Evolution of the plan

The great idea for our life break was hatched in 2008 after we took a trip to Seattle. I was being sent there for work and Mandi was not going to miss out on an opportunity to see the Pacific Northwest. Having both lived on the East coast for our entire lives, we didn't expect to instantly fall in love with the PNW. Everything about it made our bones yearn to be there. Once home it was all we could talk about, it was the catalyst for our life discussion.

We immediately began a plan to leave Tallahassee and move to Seattle, Portland, anywhere in that region. We knew it would be a long process as we were just falling into our career grooves and reining in our unnecessary habits of consumption. We had debt, and decided we'd need to move debt free. Thus, iteration one of our plan was born, move to the PNW.

Mt Rainier - nuff said

Mt Rainier - nuff said

As the months passed and we ticked things off our to-do list, we began discussing the what ifs. What if we like a place even more, what if living there is nothing like what we expect, what if we can't find jobs, what if, what if, what if? We had no answers so all we could do was keep plugging along with the original plan.

One day while researching, I came across several blogs by those who quit normal life and moved into RVs full time. Not rich or retired, but living and working out of their RVs. This was intriguing as we have always talked about touring the US in an RV when we retire. Why not do that now? Maybe not work full time but at least enough to help us tour around the US and find where we want to live. I pitched this crazy idea to Mandi, wondering if I'd get slapped, and she was in.

Back to the plan to figure out how to make this change. We were making decent progress but the housing market still had us upside down. The budget needed to be altered to allow for the purchase and maintenance of a rig we'd enjoy living in. Research, emails, more research, spreadsheets, Rolaids, alcohol, more alcohol and then "ah ha!" Like pointing at a newly discovered species, proud and accomplished, iteration two. We were going to wander around the US for a couple of years or until we found the epic answer to all our questions - and the picture perfect place to live.

2006 Bigfoot 25RQ

2006 Bigfoot 25RQ

By this time months had become years and so we thought in years instead of months. We had stumbled into long term goals versus the immediately satiating lifestyle we once had. Sacrifices were adding up and our options were expanding. Excited and with spreadsheets in hand, we charged on. It was here we realized that our slowly trickling pace would take a lifetime to achieve our goal. A lucky break came in a side job I was offered. It was a remote contracting position that paid fairly well but was also very demanding. Knowing the old rule of thumb of a penny saved is a penny earned, I lunged at this opportunity to earn twice as many pennies to save.

Stress levels soared. Working two full time jobs is one of the hardest things I have ever done. While it rewarded us financially, its cost in time was almost too much, most importantly our time together. Mandi and I are inseparable.

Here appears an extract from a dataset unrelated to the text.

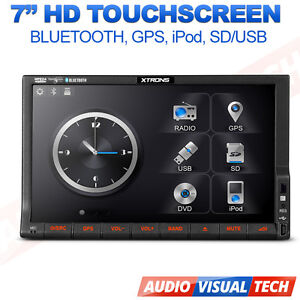 XTRONS 7'' Double 2 Din GPS HD in dash Car DVD Player SAT NAVI Bluetooth MP3 AUX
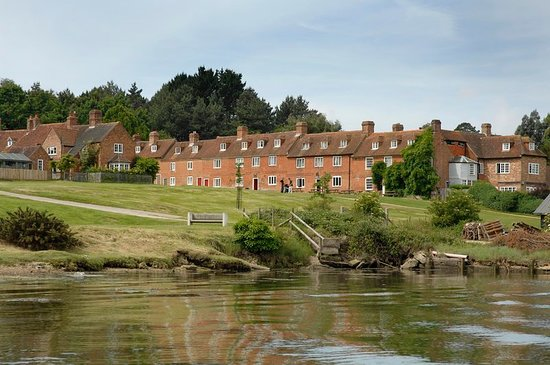 Bucklers Hard, UK: Exterior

We do almost everything together. Even grocery shopping is a household affair, so me working over 90+ hours a week was beyond brutal. Our goal of touring the US in an RV seemed ridiculous compared to what it was taking to get there.

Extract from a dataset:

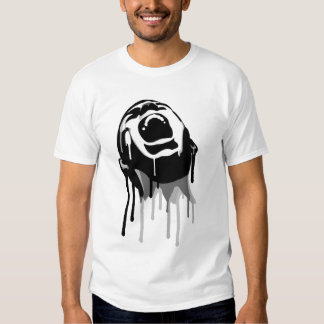 Dripping Scream T Shirts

The side contract eventually came to a close so life started to return to normal. I was beat up and burned out and Mandi was one click passed wits' end. We regrouped and started to calculate an actual end date. The end was near and we were ready. Not a chance. Family illnesses and tragedies have a way of sobering up even the most avid Kool-Aid drinker. We sat down and just decided that we need to be here. We loosened the purse strings a little and planned for one day getting to take our big trip. Our grand idea started to unravel.

Within nine months both of our dogs passed. We are still mourning today, as we will forever. At the end of 2013 Mandi's father passed. Tragic events were happening all around us and we just seemed to be shell shocked. One morning we just knew. We needed a break. The last 6 years of planning was just the distraction to get us to where we were that day. We owned a really nice Bigfoot 25RQ Travel Trailer and a 2012 Ram 3500 to pull it with, but we lacked the desire to launch. Maybe it was because that combination was just as much for the dogs as it was for us, maybe it just didn't feel right. It didn't matter, it was no longer what we wanted to do.

Jolie & Corbin in NC - 2008

Jolie & Corbin in NC - 2008

One evening while I was taking a bath, part of the raw milk cure, I found a movie about the Camino de Santiago on Netflix, The Way. We have never been to Europe and we knew traveling was the core of our life break, cultural experiences the epicenter, so we started talking about backpacking part of Europe then crashing on a Caribbean island for a year to decompress. Iteration three. It was half cocked and never fully thought out so it was destined to fail, our rebound romance.

The idea of touring the country in a van had been discussed after our second dog passed but it never took hold. While researching gear and getting into the planning of our big Europe to Caribbean adventure, vans were starting to become a theme. Climbing for a year while living in a van, 4x4 van, home-built Sprinter vans. Blog links to other blog links and boom... the Pan-American highway. Who knows why this one seems more right than all of the other ideas but it does. Two weeks after we sold the truck we were picking up a van. Full steam ahead with iteration four, launch or death, no exceptions.

The JaMvan awaiting its transformation to glamper.

The JaMvan awaiting its transformation to glamper.

Will we make it all the way? Maybe not, but driving across the Americas will broaden us in so many more ways than we can imagine. We need a break but we also need to reconnect with humanity. We need to be without jockeying for window offices, protocols, policies, procedures, agreements, action items, methodologies, standards, reports, reports of reports, measurable evaluation criteria, executive summaries, creatively declared uncreative ideas, uninterested questions about our weekend, all the mindless drivel that erodes even the most stoic of personalities. Our original lust that began in 2008 has culminated here. Life has forced us to deeply ask ourselves what is it we really want. Reality, we seek raw reality, as not seen on TV and definately in no relation to being or being outside of an effing box, not pastuerized, purified or homoginized... something that stings so good.